Thank you, Dr. Martin Luther King, for all you've done in this nation toward equal rights.
Thank you for allowing my son to call white people, black people, and people of every color in between his peers. Thank you for allowing him to come to America and instantly become an ordinary, everyday American.
Thank you for giving me the opportunity to have African-American friends, coworkers, and acquaintances. I have sung with them, drummed with them, laughed with them, exchanged stories with them, and learned from them, and will continue to do so for the rest of my life.
Thank you for helping to create a society in which my cousin can get a job at a store almost completely staffed by African-Americans, and not be obligated to boss them around or demean them, and be genuinely accepted rather than secretly despised by them. And where, if they are demeaned by anyone, they may complain and their boss will take them seriously.
Thank you for helping to create a society in which black teachers can get jobs at a prestigious private school with mostly white students in a mostly white area, and given the respect due all teachers without their race being a factor. My son may have a few of those teachers someday.
Thank you for helping to create a society where a black candidate is run-of-the-mill, a black governor is not extraordinary, and a black president is... well, president. And where if nonblack citizens complain about the race of their black politicians, they are shamed and scolded by their peers.
These comments may sound trite, but imagine how trite they'd sound if they were not true. America's journey to black equality has been long and hard, and we're still not quite done yet, but imagine how much worse it would have been if luminaries such as Dr. King didn't speak out. Imagine how our progress would stall if we don't speak out today, if we forget it all happened. There's still a lot of work to do if we want our kids to grow up in a world where they don't secretly wish to be white.

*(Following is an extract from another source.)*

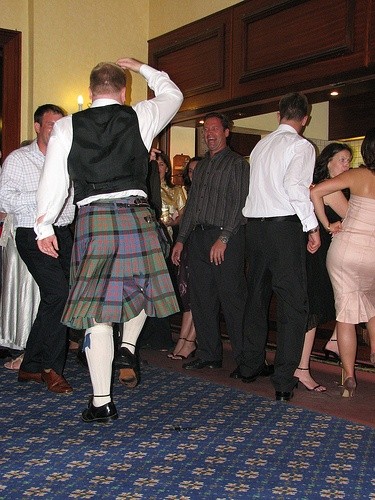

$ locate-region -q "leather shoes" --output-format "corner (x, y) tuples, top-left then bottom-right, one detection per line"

I started reading The Civil War by esteemed documentarist Ken Burns today. I hadn't even thought about the fortuity of reading a Civil War book on MLK Day. But I did think while reading the introduction, and its overview of why the Civil War was fought, "You know, every American should read and remember a little history every now and then. It's so easy to forget this all happened."
I'm glad I'm an American, and I'm going to make a little more effort to remind myself why.
(Fortunately for me, there are thousands of books about American history, and I like to read.)